Simple? What if they think the entire range to care about are “my conservative grandfather” and “my liberal in-laws”? In other words this isn’t a litmus test unless the person even knows what the spectrum is.

Which is the point at which you return to Orthodoxy Privilege, or rather Ideology as people other than Paul “Not Invented Here” Graham has been calling it for over a century.

Who said the test has to be self-administered? “This isn’t a litmus test unless the solution even knows what the pH range is”.
Who administers the test does not change the point I was making.
This heuristic would essentially lead one to believe that independent-mindedness is largely not possible would it not (the explicit "probabilistic" claim in the conclusion)?
I meant it in a more technical sense, as in “I start my morning by checking 4-5 news outlets from different corners of the political field and try to figure out what’s really going on by comparing the narratives”. That of course is not sufficient; one has to do their homework on prior history of whatever the contentious issue is.

And yes, probably it’s not an activity most people engage in.

That is certainly a fine practice, but my disagreement is with the claim that doing this is necessary for open-mindedness, and that those who do not are "probably" doing something highly silly.
There was a website aimed at something similar called “the factual” but they never really got the algorithm off the ground before they were bought - by yahoo news by all things.
Hello! I work in local politics as a side-hustle/volunteer effort. This litmus test is absolute bullshit because it ignores the massive swaths of issues that are party orthogonal and don't make headlines. When actually pressed the liberalest liberal who's ever liberaled with a car bumper full of stickers will actually have a unique set of political views once you move past the like six wedge issues and vice versa. And the more interesting one is the reasons behind a view vary wildly. I was taken aback when I talked to a very conservative gay veteran who said that trans people shouldn't be in the military because, "they won't get the care they need" and that people should all have guns to shoot crooked cops.
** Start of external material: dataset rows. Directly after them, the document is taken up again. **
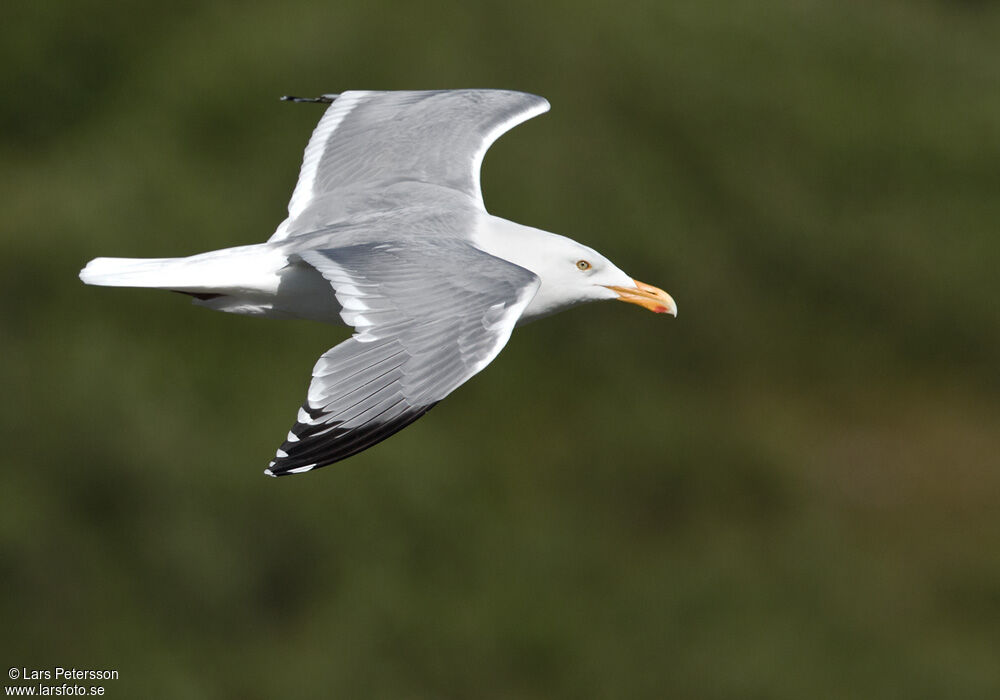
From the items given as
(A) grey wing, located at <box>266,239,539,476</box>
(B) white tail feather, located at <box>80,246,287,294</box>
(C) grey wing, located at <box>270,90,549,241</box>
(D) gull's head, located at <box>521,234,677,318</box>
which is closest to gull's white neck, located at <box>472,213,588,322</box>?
(D) gull's head, located at <box>521,234,677,318</box>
And the other problem is that those "unrelated" views on both sides of the spectrum are actually way more related than people assume and those common threads define the group so it's not at all surprising that you can see a theme and make predictions based on it.

An easy one for liberals, asymmetric power dynamics are bad. You can follow this theme to lgbt rights, blm, general anti-corporation, defund the police, drug decriminalization, generally anti-prison, supporting Ukraine, supporting Palestine against Israel, but also supporting Jewish populations at home, reducing the size of the American military, strong labor laws, unions, immigration, defunding ICE, civil rights, anti-insurance/single-payer healthcare, breaking up monopolies, taxing billionaires they all stem from this. You show me a sympathetic underdog and I'll tell you who the liberals will support lol.

Leaving aside your focus on political views (even though the test I proposed is more about getting better informed than diversifying one’s beliefs and prejudices), what’s the typical case you’re getting at: do people have unique sets of political views or are those views more clustered “than people assume”? You sort of started arguing for the former and then pivoted.
There are two groups of issues, ones that stem from the core defining beliefs of the groups that cause individuals to self-label as members in the first place and everything else. You'll see a lot of unity on the former and surprisingly little unity on the latter outside of transient political coalitions of convenience. Once you stray from things that are rooted in the core values of a group you'll find huge amounts of disagreement and that individuals have extremely varied views taken holistically.
Why does news even have a spectrum? In an ideal world, it shouldn't.